Sunday Conversation with ... John Adams, Cherokee County’s chief appraiser
As chief appraiser, John Adams is responsible for appraising property in Cherokee County for tax purposes. It’s not an easy job in the best of times, and it’s gotten harder as the real estate market crashed in the wake of the Great Recession.
Nonetheless, Cherokee County’s appraisals mirror the market fairly closely, according to an Atlanta Journal-Constitution analysis. Adams sees that as a sign that the real estate market in Cherokee might be stabilizing.
Adams has been chief appraiser in Cherokee since 1995 and has worked for the county since 1992. He also worked for the county briefly in the late 1970s before working in the private sector.
Adams shared his thoughts about government appraisals and the real estate market in a recent conversation with the AJC. Here’s an edited excerpt of that conversation.
Q: What’s the difference between the mass appraisals governments do for tax purposes and the appraisals done by private fee appraisers?
A: You hire a fee appraiser because you want to get a loan. They can take several days on one property, looking all around to find three (comparable properties) that are just perfect. It would be almost impossible for any county to hire enough people to do that kind of appraisal countywide. In mass appraisal, you divide up the county into different neighborhoods, different property classes like rural and commercial and industrial. Then you take all these influences in general and apply them to all of the properties, not just to the ones that sold.
Q: What factors make mass appraisal harder when the market is plummeting?
A: It’s easier to value properties in a stable market. The market can just change overnight. It’s tied to so many different things. In the boom years, we had foreclosures and bank sales. When you have 200 or 300 of them vs. 7,000 or 8,000 good sales, there’s no real influence. Now we have 1,200 or 1,300 bank sales, 2,000 foreclosures and 2,000 good sales.
Q: Is the Cherokee real estate market stabilizing?
A: Hopefully [the AJC’s analysis is] an indication that enough of the neighborhoods have stabilized that there won’t be a downward trend for 2012.
Q: A new state law required counties for the first time to notify every property owner of the county’s estimated value. Cherokee County has been doing that for quite a while. What effect does that have on your appraisals?
A: We started doing it in ’96 or ’97. It’s easier to send a notice to everyone each year, whether the value is going up or going down.
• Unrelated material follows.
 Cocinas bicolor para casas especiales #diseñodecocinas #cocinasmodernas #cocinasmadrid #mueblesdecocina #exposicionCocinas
Our county commissioners were all for it. It gave them a better handle [on property values] every year and helps with planning. This practice probably kept us closer to the market than some other counties. We were making these adjustments to the entire county every year. A lot of counties do a third [of properties] each year. We tried to keep real close to the conditions in the entire county all the time.
Q: You also didn’t see the big spike in appeals that other counties saw this year.
A: Back when the market was going up we were sending out 90,000 notices a year and getting 1,200 to 1,400 appeals. When the market started going down, a lot of people said [our values] should go down quicker. We got 2,800 in a year. It’s still 3 percent or less of the total. We feel like it was because we had for 15-plus years sent everyone a notice every year, so they always had the opportunity to appeal.
Q: What else would you like folks to know?
A: The assessors are not your enemy. They can be your friend. If you’ve got information [that would affect your property value], give it to the assessor’s office.